Did I make any mistake? Part (a.) is fairly simple:

Fairly easy for a Vietnam TST #2: (a) For row $1\leq n\leq 2^k$, fill row $n$ with the first $k$ digits (append $0$ to beginning as needed) of $n-1$ in binary. Clearly, every binary string starts with at least one of these, and removing any row $n$ is impossible as the binary string that starts with $n-1$ in binary and then has zeroes will not be formed. (b) Ignore empty columns (i.e. assume it is a $m\times k$ grid), as the remaining columns provide no value. Induct on $k$: Base Case. $k=1$. If we have 3 rows, either two of them are the same, impossible, or there is a blank, which makes the other two rows redundant.

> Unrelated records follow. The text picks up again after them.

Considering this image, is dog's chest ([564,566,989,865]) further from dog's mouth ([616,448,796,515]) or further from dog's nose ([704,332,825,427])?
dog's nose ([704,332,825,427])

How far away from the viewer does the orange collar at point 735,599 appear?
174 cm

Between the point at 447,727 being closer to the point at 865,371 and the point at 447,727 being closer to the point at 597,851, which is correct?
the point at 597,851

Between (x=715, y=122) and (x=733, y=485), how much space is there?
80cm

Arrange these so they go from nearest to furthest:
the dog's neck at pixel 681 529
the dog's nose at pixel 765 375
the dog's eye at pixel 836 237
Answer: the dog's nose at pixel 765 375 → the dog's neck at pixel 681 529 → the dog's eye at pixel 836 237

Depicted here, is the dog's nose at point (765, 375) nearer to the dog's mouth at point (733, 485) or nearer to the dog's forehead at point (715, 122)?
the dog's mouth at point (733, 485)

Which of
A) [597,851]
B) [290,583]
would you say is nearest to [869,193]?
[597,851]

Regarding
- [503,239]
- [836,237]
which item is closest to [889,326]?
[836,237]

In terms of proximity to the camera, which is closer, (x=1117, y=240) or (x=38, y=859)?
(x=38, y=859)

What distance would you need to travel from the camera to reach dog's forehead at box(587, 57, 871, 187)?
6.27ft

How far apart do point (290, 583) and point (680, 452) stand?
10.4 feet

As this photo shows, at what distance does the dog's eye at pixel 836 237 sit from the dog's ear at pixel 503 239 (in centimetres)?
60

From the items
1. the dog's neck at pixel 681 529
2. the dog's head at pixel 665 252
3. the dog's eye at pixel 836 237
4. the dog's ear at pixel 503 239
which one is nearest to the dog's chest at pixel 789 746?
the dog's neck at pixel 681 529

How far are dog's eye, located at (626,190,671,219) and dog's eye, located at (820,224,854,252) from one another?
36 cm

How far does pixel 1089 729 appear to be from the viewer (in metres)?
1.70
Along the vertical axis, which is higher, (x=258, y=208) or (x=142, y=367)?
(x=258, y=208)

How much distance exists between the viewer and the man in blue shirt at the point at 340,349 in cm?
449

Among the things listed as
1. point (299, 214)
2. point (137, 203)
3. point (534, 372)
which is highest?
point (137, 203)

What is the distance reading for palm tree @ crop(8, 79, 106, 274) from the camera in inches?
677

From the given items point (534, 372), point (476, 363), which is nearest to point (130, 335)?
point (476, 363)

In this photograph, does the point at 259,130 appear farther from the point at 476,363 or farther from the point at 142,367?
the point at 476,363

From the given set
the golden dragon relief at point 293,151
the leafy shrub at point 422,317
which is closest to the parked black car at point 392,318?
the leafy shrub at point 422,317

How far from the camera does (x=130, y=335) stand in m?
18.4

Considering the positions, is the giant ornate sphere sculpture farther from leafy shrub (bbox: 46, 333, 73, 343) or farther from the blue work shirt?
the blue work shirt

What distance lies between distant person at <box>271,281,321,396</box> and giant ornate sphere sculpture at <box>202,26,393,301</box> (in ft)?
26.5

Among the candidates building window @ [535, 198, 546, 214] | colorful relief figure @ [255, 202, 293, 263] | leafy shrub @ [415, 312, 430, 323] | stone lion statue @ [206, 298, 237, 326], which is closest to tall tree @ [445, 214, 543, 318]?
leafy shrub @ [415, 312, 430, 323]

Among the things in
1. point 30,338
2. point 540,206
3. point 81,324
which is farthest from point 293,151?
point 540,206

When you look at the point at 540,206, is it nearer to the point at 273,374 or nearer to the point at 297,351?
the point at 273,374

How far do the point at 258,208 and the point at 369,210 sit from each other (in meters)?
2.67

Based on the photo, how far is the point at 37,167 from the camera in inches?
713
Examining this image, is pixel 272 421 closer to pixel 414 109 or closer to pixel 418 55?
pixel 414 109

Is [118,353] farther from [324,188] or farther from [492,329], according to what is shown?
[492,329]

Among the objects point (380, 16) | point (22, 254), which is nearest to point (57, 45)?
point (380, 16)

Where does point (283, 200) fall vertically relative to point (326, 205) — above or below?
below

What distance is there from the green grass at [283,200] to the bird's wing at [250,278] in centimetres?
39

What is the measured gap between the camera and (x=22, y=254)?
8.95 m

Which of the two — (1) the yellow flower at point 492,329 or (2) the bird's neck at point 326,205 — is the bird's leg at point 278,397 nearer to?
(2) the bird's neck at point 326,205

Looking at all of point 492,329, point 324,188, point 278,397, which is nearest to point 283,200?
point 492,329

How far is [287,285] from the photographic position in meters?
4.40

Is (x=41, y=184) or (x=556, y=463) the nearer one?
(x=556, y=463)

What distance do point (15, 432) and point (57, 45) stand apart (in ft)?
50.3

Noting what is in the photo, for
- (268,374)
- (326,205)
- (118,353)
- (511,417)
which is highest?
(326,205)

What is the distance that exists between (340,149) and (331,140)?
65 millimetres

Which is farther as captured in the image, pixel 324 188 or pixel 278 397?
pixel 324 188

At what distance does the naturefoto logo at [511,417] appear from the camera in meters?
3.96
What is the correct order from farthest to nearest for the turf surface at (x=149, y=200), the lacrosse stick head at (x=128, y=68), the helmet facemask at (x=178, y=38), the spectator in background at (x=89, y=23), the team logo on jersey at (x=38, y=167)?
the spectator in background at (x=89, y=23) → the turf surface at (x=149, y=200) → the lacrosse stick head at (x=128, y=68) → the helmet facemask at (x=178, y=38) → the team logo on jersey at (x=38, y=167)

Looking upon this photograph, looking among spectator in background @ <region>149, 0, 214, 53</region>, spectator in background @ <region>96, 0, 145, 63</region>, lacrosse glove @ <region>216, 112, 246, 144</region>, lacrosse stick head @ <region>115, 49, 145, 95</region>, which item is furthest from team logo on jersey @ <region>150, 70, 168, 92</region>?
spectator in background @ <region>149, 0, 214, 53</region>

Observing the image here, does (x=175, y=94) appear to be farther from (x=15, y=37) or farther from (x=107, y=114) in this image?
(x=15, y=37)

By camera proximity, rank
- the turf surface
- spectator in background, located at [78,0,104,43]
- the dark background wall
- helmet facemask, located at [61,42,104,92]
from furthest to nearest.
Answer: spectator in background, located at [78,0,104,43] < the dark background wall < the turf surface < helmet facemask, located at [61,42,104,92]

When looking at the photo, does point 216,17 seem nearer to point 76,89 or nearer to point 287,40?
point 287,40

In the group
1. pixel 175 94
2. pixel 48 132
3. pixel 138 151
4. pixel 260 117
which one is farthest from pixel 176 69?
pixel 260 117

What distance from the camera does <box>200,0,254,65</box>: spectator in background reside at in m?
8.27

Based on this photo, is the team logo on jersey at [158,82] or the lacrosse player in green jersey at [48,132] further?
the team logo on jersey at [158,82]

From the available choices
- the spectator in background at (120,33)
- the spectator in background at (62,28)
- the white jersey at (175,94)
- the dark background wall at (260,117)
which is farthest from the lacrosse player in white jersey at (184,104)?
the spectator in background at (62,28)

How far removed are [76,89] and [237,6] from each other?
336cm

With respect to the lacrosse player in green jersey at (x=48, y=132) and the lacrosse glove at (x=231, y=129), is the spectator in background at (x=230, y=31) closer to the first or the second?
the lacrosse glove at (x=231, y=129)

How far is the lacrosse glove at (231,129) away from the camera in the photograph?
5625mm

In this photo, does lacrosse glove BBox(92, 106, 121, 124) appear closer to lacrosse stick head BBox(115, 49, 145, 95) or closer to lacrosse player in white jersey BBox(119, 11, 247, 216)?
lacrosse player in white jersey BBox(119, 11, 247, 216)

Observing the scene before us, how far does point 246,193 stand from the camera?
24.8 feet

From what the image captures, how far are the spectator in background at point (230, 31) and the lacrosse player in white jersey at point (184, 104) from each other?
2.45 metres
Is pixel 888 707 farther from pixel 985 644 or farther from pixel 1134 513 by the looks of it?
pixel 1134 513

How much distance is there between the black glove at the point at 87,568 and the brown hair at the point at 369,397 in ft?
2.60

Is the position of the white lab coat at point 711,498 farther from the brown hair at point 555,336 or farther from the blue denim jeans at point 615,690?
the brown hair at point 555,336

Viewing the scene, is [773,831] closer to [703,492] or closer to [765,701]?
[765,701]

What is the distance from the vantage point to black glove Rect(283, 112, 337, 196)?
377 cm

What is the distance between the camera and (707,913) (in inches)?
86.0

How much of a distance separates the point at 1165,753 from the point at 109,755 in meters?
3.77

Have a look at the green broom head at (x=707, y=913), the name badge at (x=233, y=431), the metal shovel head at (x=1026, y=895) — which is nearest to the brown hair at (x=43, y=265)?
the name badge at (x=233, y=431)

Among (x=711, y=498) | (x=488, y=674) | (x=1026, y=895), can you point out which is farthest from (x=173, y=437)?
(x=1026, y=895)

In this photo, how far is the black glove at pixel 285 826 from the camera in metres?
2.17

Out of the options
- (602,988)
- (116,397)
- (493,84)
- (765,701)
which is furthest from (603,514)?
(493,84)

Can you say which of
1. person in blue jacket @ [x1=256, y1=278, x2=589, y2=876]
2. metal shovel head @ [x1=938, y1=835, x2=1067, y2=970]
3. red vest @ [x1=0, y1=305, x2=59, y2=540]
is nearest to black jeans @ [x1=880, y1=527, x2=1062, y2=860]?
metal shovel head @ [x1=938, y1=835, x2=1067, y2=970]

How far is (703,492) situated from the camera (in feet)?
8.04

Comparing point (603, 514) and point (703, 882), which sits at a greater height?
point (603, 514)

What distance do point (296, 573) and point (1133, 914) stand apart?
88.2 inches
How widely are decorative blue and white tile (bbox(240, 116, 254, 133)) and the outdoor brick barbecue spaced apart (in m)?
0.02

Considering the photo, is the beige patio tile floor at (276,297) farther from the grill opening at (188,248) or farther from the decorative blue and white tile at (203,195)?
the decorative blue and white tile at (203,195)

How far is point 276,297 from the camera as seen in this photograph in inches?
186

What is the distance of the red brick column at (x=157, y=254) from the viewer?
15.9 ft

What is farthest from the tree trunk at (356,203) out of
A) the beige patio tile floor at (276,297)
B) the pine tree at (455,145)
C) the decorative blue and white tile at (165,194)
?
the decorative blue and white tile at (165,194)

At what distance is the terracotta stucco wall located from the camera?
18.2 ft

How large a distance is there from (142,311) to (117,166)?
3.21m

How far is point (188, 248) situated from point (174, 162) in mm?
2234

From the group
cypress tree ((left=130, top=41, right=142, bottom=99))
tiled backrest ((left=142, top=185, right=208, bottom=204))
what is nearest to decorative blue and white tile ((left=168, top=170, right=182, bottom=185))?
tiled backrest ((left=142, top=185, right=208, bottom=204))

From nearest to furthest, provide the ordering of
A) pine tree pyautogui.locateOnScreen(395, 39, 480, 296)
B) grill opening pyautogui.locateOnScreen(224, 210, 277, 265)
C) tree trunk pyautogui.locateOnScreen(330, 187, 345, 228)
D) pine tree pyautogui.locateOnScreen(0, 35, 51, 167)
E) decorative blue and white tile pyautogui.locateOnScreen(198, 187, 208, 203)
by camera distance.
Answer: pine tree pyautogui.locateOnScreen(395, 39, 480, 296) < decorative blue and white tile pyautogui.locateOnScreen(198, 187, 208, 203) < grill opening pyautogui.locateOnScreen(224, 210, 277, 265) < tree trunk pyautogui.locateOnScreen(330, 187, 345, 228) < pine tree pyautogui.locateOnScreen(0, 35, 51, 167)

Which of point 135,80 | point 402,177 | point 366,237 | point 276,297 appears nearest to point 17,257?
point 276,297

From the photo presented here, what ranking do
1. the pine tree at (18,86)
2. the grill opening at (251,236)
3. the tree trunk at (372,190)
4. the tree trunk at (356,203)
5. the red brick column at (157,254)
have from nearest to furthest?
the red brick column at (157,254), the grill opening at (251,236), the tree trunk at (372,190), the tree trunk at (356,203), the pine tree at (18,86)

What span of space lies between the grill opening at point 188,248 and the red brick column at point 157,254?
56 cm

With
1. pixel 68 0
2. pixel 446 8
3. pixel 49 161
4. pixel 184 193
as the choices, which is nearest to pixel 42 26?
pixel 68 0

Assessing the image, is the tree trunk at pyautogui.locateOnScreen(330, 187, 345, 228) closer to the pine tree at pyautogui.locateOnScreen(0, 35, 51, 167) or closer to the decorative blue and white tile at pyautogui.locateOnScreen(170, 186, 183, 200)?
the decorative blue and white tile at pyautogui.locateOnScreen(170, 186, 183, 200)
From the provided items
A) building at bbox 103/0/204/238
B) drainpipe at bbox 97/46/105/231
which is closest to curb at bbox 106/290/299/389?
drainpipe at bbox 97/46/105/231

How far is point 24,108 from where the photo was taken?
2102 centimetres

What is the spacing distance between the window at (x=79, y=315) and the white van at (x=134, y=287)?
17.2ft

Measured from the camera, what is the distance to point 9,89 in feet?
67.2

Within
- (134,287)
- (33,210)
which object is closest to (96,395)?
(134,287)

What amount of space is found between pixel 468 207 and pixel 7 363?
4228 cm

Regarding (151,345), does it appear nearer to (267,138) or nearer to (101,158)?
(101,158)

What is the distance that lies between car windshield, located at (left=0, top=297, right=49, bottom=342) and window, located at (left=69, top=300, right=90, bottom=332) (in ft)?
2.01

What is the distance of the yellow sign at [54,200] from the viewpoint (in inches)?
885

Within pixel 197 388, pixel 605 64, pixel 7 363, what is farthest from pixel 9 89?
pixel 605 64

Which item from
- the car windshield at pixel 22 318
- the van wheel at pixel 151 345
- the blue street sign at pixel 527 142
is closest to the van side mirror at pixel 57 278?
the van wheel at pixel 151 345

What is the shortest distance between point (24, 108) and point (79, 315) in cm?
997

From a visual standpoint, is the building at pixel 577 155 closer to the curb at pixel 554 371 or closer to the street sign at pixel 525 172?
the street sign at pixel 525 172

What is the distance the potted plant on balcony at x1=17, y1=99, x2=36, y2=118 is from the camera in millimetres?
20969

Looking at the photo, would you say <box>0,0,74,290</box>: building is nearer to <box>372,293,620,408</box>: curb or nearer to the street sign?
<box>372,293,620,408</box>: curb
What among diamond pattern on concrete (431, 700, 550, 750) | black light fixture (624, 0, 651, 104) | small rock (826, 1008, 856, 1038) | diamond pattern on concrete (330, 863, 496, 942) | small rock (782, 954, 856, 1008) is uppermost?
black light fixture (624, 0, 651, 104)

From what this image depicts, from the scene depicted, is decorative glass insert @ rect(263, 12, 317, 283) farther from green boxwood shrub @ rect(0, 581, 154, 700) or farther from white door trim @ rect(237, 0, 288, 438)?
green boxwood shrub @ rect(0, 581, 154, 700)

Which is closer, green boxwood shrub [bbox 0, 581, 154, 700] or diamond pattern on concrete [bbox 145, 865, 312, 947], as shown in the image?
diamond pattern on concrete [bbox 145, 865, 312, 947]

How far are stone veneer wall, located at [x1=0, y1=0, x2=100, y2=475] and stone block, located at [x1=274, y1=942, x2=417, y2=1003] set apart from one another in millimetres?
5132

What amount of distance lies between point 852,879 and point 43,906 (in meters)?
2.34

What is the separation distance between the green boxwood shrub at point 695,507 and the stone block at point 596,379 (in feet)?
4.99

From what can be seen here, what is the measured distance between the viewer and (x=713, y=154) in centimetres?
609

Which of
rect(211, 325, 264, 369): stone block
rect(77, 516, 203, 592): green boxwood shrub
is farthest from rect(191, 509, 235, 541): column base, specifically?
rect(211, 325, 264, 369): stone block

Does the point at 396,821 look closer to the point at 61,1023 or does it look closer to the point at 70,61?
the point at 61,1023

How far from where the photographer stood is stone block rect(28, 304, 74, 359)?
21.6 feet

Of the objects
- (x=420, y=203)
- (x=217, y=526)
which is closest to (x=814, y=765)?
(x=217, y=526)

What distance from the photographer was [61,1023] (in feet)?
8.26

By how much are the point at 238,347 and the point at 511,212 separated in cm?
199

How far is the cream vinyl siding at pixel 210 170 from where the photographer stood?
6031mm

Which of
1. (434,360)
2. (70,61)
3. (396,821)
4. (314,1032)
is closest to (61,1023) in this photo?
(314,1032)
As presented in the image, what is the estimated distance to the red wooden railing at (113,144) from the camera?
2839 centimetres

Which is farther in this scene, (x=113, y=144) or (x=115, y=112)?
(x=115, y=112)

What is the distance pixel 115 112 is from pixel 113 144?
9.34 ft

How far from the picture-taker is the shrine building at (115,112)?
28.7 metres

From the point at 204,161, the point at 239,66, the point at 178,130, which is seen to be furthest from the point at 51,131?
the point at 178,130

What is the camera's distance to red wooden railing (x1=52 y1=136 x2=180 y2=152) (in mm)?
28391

Induction Step. Look at the first column, and assume there are $x$ blanks, $y$ zeroes, and $z$ ones. WLOG $y\leq z$. If $x+y<2^{k-1}$, then $z=m-2^{k-1}$, so if $m>2^k$, we know $z>2^{k-1}$ so by applying the Induction Hypothesis we get a contradiction. Thus if $m>2^k$ we have $x+y,x+z\geq 2^k$. Apply the induction hypothesis to the rows with the first column blank or 0, we get $x+y-2^{k-1}$ rows to remove. Similarly, with blank or ones we get $x+z-2^{k-1}$ rows. If any of these rows starts with a one or zero, we know it's unnecessary and can remove it, a contradiction. Thus all of these are blanks. If there is a blank row that can be removed from both sets, it can be removed entirely, absurd. Thus, the blank rows must be split between these two sets. In particular, $x+y-2^{k-1}+x+z-2^{k-1}\leq x$ implying $m=x+y+z\leq 2^k$ as desired.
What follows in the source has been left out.